In the neo-noir drama Do It, we follow an elderly pharmacy clerk named Bernie (Russ Kingston), a man who has had it with the way his home town of LA operates, and how it affects him. As his life unravels all around him, Bernie decides the only way to take away all these awful feelings away is to hatch a plan to kill the Mayor of LA (David C Waite) when the mayor arrives to his pharmacy in a few days. He walks the street at night, befriends a young prostitute with a heart of gold named Tori (Joanne Ryan) and tires to find good in the city he loves and hates in equal amounts. As Bernie’s experiences push him to the brink of insanity over the next few days before the Mayor visits his pharmacy, he battles a fight against himself and his city that could lead to disastrous consequences.

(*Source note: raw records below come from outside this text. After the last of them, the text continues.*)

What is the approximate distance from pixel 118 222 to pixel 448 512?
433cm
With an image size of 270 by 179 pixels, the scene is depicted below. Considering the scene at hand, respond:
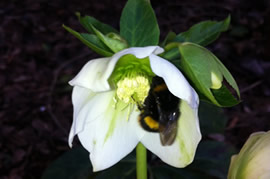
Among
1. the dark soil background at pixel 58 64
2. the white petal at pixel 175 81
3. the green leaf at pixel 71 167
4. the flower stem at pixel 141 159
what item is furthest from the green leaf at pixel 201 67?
the dark soil background at pixel 58 64

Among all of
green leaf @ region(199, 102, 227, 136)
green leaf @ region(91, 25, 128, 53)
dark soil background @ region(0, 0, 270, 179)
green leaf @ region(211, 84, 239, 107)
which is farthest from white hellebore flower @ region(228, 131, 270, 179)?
dark soil background @ region(0, 0, 270, 179)

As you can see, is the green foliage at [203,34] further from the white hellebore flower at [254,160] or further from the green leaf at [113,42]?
the white hellebore flower at [254,160]

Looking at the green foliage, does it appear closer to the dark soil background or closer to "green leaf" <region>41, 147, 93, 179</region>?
"green leaf" <region>41, 147, 93, 179</region>

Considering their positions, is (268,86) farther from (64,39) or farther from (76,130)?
(76,130)

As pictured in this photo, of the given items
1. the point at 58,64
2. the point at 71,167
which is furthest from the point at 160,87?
the point at 58,64

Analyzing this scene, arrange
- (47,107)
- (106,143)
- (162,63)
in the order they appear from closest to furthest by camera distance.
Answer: (162,63) < (106,143) < (47,107)

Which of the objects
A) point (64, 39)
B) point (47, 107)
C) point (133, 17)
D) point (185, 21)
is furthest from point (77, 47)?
point (133, 17)

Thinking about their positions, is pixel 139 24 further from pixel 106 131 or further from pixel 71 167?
pixel 71 167
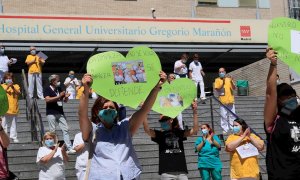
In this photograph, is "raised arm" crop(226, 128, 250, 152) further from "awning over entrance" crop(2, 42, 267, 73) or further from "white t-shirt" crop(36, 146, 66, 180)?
"awning over entrance" crop(2, 42, 267, 73)

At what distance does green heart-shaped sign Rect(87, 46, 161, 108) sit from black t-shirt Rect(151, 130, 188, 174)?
306 centimetres

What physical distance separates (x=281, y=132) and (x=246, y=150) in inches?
179

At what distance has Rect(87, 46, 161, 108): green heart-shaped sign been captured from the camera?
5.09 m

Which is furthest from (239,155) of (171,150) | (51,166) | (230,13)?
(230,13)

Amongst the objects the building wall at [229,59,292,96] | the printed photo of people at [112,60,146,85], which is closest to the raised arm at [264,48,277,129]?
the printed photo of people at [112,60,146,85]

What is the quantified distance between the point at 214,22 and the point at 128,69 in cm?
1818

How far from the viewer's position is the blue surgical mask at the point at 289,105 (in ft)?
16.5

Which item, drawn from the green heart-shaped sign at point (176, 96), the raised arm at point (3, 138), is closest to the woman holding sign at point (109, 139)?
the raised arm at point (3, 138)

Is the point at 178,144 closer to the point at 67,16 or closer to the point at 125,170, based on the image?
the point at 125,170

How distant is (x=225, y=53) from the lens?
24062 mm

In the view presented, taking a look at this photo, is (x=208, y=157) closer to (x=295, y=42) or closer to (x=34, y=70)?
(x=295, y=42)

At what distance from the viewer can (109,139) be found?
4.88 meters

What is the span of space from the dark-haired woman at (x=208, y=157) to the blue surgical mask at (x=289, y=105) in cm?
504

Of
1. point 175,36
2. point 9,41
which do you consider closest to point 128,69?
point 9,41
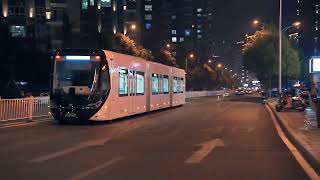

The plot of Do It echoes Scorsese’s classic 1976 Taxi Driver in many ways, but this 25 minute short fails to capture anything close to the power that film conveys. Although heavy on style, with a very frenetic shooting and editing style from writer/director Steve Petersen, the characters lack any real depth and are more or less cookie cutter caricatures from other films of its ilk. The seedy side of Los Angeles must exist, bur Petersen’s vision of it seems to look like something out of a Michael Bay film or a P. Diddy music video, and generally involves nasty generic characters beating each other up or sniffing cocaine on a subway. The film takes a pause in the story to allow for an overly long sequence in which a pimp berates and beats up poor Bernie. Russ Kingston is an enjoyable face to watch on screen, but his character has little dimension to work on.
It is understandable what writer/director Petersen is trying to say, Do It does observe that Los Angeles can be a violent and terrifying place to live, and can drive one to say “enough is enough”. Although the intentions of the film are there, the message falls flat in a sea of fast cuts and glossy shots that really don’t add up to much.